There are a lot of puns in this book – some people will enjoy them (I did not mind them), but some might feel irritated or distracted by them. “Hugh lives his life in the second person, never quite sure whether it’s Hugh or you.” There are also sections in the book, narrated by Della, that sometimes feel a bit cryptic because of the way they are written. Once again, I didn’t mind them. I thought it was an interesting way to capture her fragmented thoughts about her life. It helped me get a sense of how anxious she must be feeling about her missing husband and her growing daughter.

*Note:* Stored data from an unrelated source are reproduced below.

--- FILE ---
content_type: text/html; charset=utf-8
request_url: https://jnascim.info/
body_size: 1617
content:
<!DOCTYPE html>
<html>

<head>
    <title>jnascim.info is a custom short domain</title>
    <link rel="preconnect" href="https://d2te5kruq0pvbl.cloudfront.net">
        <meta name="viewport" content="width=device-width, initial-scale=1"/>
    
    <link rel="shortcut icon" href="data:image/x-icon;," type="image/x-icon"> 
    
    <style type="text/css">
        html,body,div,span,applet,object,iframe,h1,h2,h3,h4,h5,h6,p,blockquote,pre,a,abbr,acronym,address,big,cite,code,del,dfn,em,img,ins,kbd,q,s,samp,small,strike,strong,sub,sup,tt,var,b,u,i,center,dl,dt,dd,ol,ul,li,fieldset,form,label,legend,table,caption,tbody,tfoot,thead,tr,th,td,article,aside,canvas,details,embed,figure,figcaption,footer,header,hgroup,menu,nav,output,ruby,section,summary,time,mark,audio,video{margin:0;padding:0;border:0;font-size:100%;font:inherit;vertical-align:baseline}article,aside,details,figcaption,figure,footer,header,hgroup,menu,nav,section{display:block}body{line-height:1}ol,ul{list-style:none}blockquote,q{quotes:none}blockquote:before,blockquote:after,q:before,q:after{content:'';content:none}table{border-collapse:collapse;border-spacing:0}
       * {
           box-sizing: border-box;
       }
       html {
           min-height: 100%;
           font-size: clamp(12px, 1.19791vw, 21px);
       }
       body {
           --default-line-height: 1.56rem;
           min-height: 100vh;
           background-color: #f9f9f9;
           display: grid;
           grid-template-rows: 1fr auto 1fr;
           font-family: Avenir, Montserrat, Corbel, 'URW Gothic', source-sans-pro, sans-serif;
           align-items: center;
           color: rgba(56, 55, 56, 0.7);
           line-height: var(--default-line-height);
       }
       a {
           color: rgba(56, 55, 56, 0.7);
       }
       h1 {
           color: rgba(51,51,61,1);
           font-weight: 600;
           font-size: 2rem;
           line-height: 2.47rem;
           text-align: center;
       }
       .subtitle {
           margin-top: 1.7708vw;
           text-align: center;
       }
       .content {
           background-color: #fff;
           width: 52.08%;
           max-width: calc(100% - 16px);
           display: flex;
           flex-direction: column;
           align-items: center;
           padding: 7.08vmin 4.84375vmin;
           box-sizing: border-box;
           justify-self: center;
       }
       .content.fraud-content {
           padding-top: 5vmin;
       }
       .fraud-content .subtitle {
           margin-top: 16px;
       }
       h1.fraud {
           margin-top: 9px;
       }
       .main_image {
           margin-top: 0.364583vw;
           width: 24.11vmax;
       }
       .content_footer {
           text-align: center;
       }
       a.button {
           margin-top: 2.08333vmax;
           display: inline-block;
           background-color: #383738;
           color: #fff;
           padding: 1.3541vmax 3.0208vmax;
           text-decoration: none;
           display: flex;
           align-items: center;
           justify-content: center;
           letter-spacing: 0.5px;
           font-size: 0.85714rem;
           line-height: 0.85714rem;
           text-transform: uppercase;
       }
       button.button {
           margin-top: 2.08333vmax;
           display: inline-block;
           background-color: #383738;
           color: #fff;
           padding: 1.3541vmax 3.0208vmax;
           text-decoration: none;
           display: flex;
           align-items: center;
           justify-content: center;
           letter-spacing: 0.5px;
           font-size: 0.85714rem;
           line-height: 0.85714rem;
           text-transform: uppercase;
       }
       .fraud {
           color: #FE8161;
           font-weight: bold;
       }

Overall, I think Endicott’s new book shows confidence in her ability to write in a style that might not appeal to everyone, but that does justice to her story. It took me a while to get through this book, and there were a few times I felt impatient with the length of it (mostly during the drama class sections), but for the most part I was happy to be spending time with Hugh; rooting for him and Ivy, admonishing him for not getting his headaches checked out, feeling for him as he spent time with his mother and his memories, and admiring him for his big heart. If you don’t mind taking the time, Hugh is worth getting to know.
Ivy, What the hell was he thinking? He is incapable of anything, any relationship beyond the surly bond with Newell, the snarled strands of obligation to Della, the loose truth of Ruth. Ivy must have been drunk to nod. Even his name is hard to say: Hugh Argylle, no turning post in the middle. He called himself Hugo Argylle for a while, in university, but then it started to sound like Hugh Gargoyle. He’s pathetic! He always has been!
But still, quietly, his heart is singing.
Marina Endicott is also the author of Good To A Fault, which I loved. And, I have yet to read her first and third books, Open Arms and The Little Shadows, but The Little Shadows is in my TBR pile waiting for me.
*Thank you to the publisher for sending me a copy of this book in exchange for an honest review.